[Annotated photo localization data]

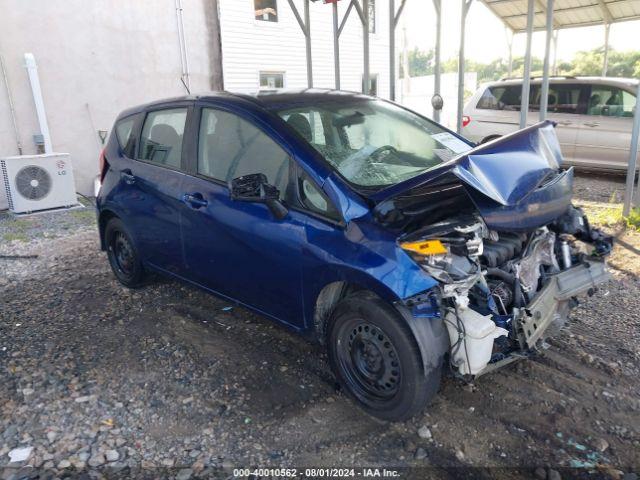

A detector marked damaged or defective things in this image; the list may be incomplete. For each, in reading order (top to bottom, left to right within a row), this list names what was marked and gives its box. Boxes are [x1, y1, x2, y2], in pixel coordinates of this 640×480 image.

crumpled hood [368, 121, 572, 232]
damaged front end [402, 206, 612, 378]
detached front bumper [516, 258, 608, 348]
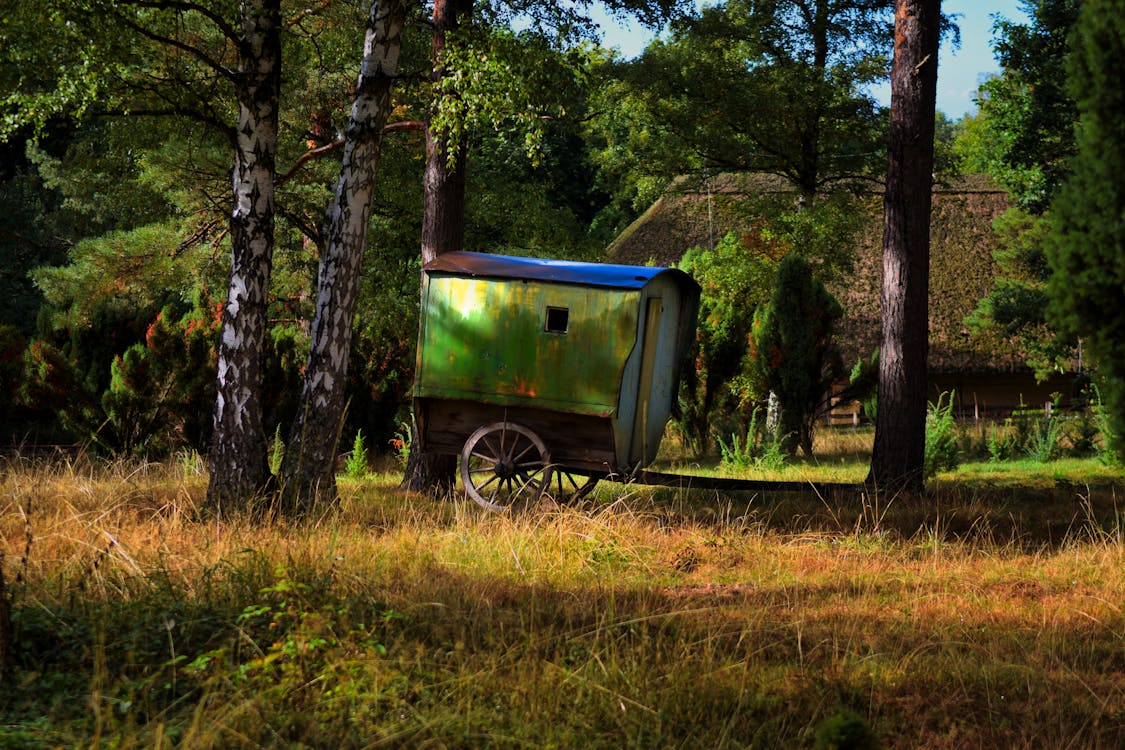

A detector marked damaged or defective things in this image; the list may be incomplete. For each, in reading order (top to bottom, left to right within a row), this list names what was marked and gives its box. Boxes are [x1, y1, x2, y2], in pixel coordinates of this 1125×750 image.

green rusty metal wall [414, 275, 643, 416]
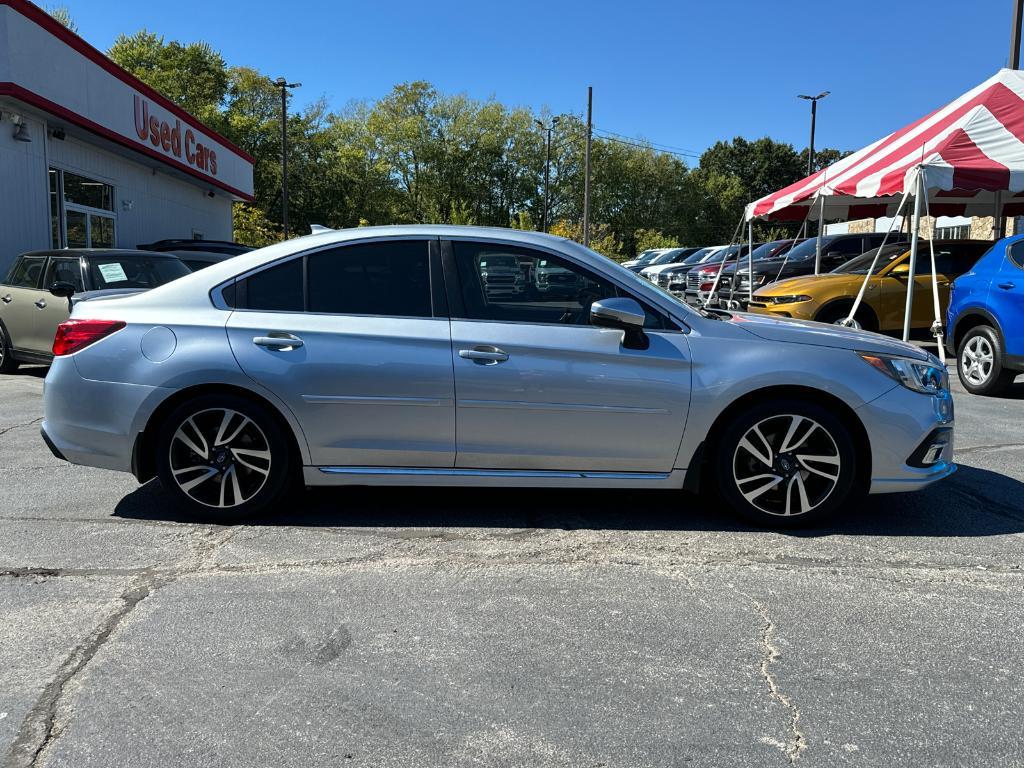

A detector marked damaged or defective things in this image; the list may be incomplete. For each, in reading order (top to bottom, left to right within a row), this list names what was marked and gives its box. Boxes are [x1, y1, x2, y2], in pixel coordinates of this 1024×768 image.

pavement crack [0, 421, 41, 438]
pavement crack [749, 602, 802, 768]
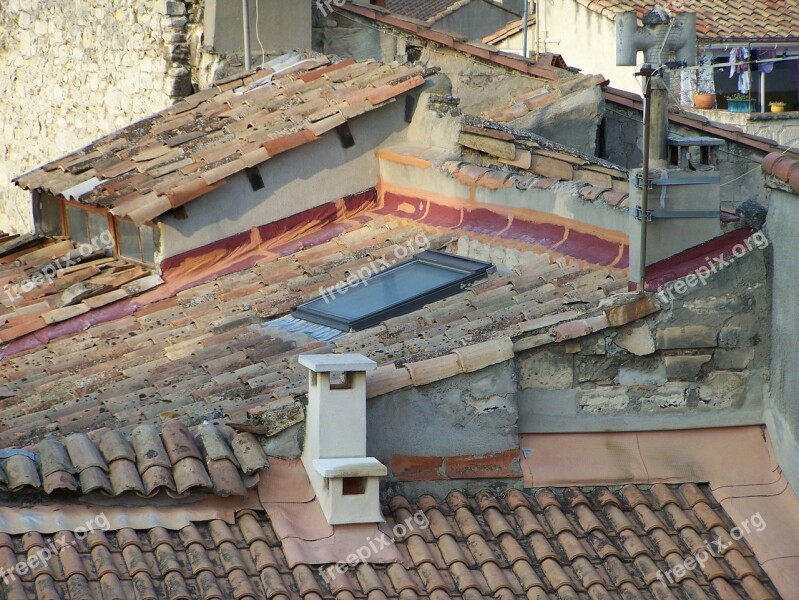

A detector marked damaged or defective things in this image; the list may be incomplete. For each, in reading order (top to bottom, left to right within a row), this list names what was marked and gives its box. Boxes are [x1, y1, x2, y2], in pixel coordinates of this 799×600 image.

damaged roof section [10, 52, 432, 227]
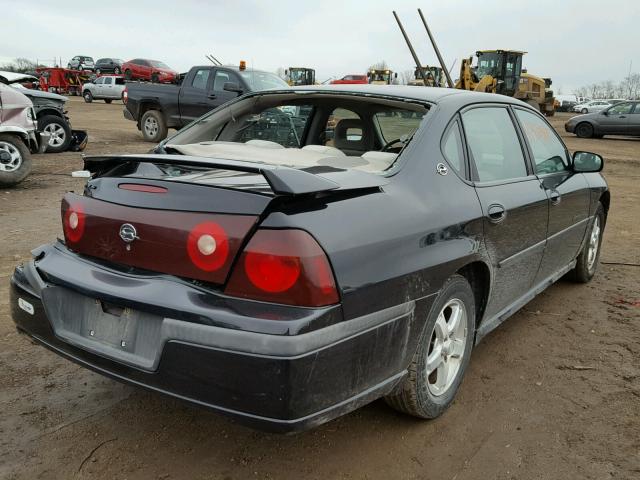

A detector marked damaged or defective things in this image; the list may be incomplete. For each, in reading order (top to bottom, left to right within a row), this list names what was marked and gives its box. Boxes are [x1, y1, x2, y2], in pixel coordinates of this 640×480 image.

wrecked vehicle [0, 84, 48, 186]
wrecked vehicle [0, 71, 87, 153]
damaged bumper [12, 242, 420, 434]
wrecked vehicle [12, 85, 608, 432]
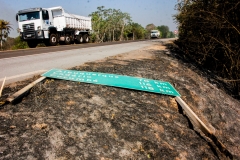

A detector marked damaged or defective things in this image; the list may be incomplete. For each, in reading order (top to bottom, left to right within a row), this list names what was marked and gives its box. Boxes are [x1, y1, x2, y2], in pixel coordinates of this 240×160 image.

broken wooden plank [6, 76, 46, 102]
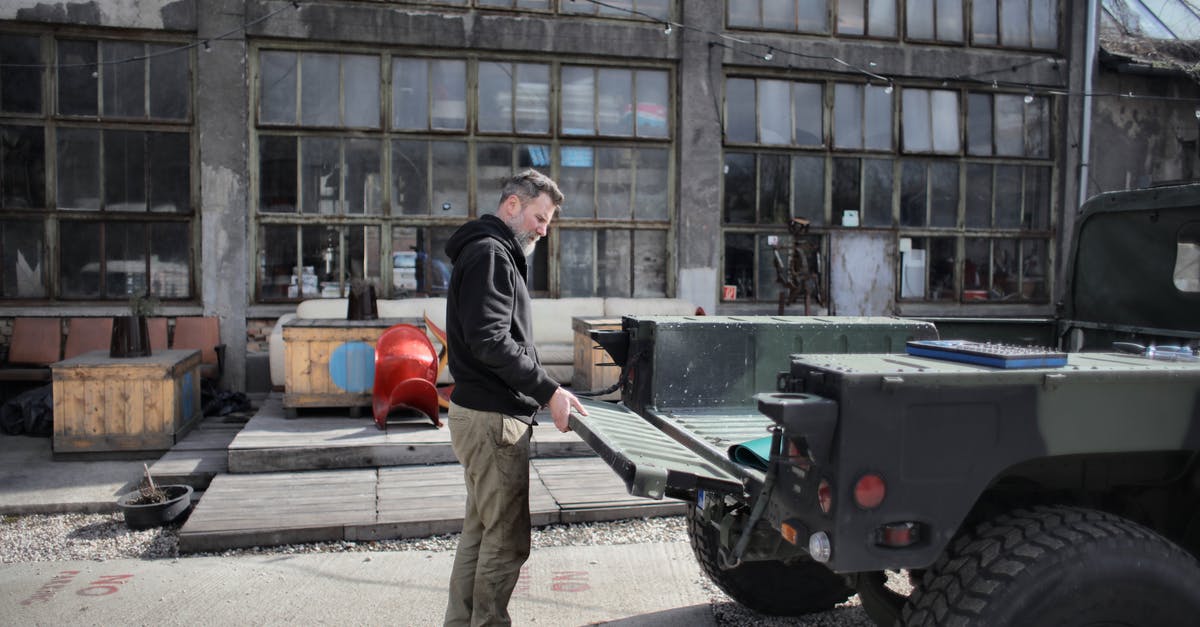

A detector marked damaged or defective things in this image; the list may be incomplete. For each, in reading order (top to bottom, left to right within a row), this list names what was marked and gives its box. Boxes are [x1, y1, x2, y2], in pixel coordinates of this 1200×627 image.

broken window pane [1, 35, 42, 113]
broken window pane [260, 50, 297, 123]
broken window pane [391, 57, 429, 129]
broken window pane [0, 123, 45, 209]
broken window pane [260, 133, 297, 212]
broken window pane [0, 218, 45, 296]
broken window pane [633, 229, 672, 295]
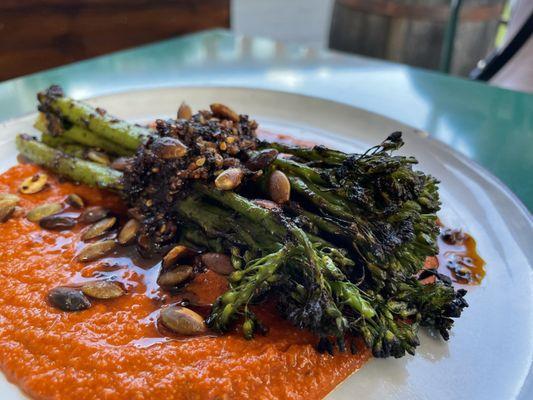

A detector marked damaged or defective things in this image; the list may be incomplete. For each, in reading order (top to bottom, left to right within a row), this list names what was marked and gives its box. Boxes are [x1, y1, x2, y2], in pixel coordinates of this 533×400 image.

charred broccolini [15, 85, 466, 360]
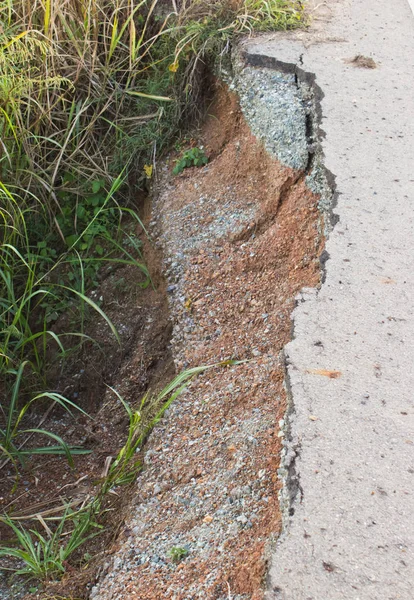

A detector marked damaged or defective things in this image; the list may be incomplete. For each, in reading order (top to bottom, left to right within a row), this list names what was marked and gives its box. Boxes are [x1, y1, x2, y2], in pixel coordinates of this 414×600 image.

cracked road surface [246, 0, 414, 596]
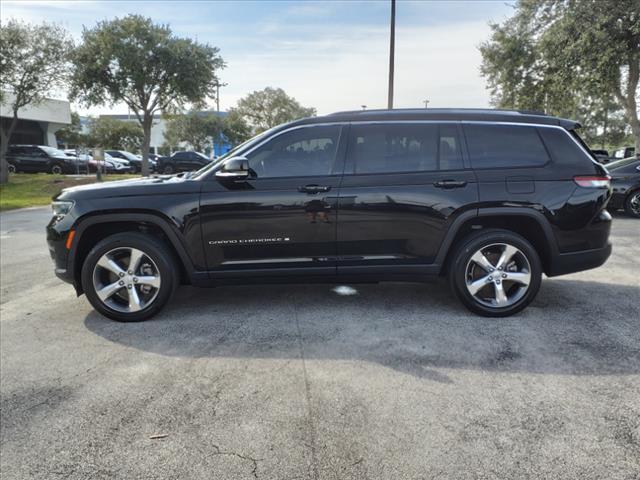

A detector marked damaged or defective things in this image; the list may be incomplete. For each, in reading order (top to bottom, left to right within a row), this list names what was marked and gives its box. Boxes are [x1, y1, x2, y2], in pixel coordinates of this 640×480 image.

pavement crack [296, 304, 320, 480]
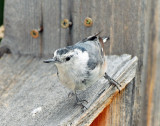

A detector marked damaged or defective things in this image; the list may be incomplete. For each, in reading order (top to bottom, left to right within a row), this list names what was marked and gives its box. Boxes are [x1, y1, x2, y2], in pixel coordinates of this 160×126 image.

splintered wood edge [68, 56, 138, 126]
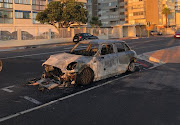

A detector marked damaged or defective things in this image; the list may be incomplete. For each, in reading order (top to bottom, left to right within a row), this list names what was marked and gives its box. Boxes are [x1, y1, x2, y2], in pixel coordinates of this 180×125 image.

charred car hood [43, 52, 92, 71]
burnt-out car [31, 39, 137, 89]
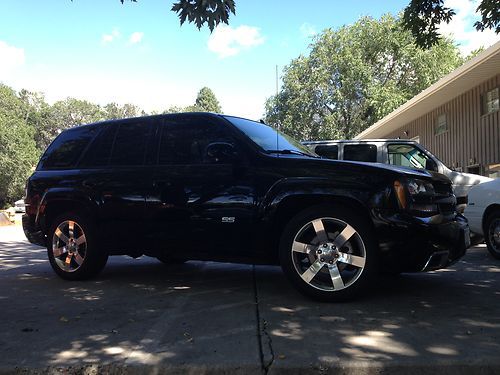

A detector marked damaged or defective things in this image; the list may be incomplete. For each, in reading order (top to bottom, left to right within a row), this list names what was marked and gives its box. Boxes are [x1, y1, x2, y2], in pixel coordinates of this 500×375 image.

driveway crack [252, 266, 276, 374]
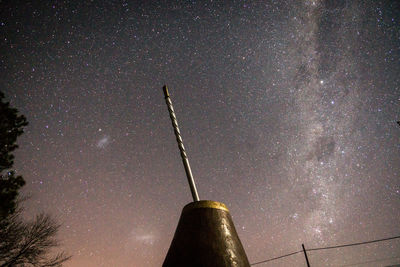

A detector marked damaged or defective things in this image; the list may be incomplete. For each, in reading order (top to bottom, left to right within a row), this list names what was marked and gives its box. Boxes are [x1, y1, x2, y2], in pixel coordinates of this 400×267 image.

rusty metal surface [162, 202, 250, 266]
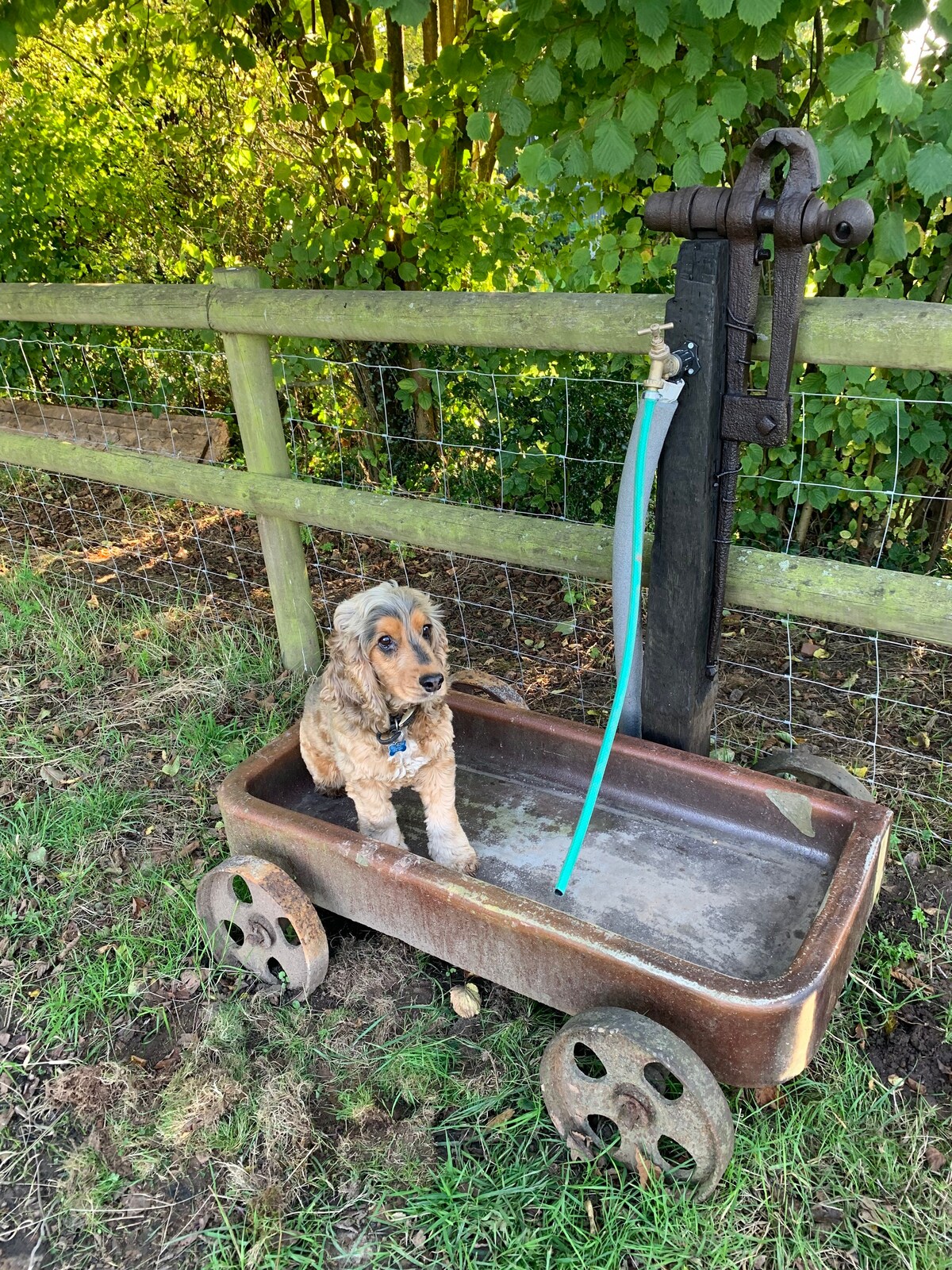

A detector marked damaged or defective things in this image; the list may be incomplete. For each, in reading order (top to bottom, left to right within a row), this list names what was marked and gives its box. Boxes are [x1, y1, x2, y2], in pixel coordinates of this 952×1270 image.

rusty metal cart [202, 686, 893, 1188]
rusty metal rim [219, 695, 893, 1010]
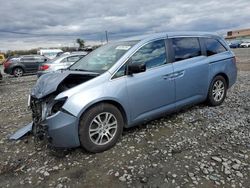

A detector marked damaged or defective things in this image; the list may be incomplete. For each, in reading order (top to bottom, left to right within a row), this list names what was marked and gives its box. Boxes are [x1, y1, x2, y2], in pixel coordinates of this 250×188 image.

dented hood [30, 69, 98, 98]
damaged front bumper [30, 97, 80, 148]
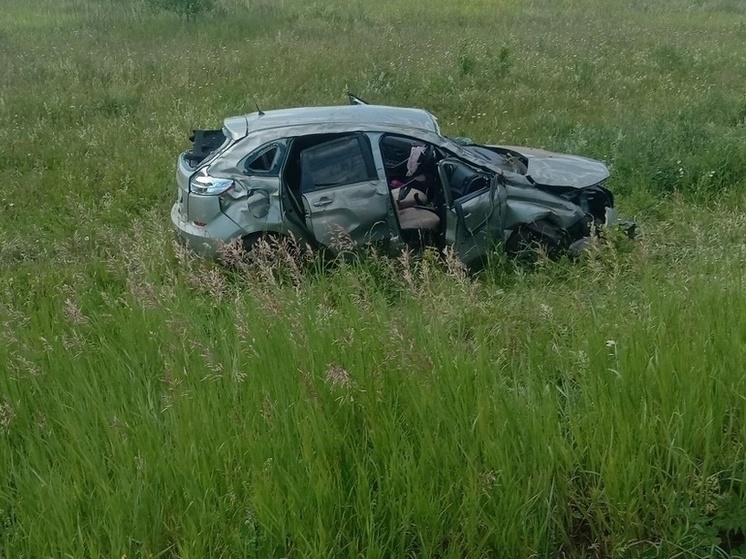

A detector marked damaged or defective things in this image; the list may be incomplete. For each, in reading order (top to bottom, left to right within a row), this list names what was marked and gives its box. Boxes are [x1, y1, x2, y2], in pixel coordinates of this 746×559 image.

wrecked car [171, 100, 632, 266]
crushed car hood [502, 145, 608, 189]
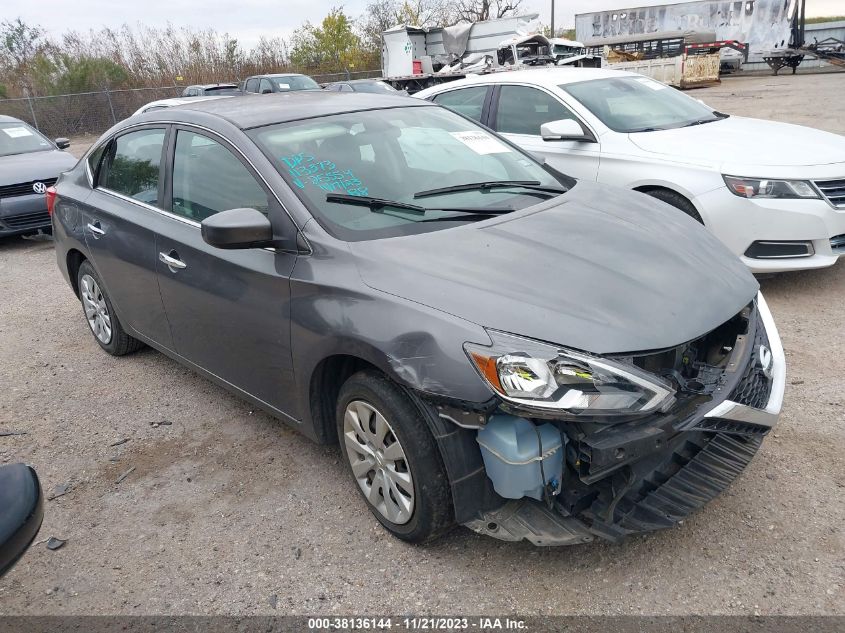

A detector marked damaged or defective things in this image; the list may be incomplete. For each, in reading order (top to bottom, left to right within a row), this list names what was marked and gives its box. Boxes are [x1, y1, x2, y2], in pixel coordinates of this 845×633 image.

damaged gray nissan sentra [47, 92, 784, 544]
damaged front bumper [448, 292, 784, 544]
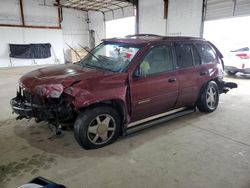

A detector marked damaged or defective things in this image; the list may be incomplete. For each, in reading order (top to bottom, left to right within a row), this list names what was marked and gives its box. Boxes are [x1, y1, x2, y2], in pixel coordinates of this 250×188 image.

# [EXERCISE BRIEF]
Find the line that contains "this 845×633 image.", then write out that line and every line after it through the end of the records, exactly. Leave the pictures out.

# [RESULT OF THE EXERCISE]
A detector marked damaged or defective things in this image; the list may be incomplete. For each, in reading order (top to bottom, left to right within a row), this list names what was marked and gives its box. Boxes are [x1, y1, x2, y2], in pixel coordinates of this 845×633 image.

damaged gray nissan sentra [47, 92, 784, 544]
damaged front bumper [448, 292, 784, 544]

A detector marked damaged or defective things in this image; the list may be incomplete. For each, in reading order (top to bottom, left to right within a row), this list names what was marked and gives its box. Boxes are [x1, y1, x2, y2], in pixel coordinates of this 250×188 image.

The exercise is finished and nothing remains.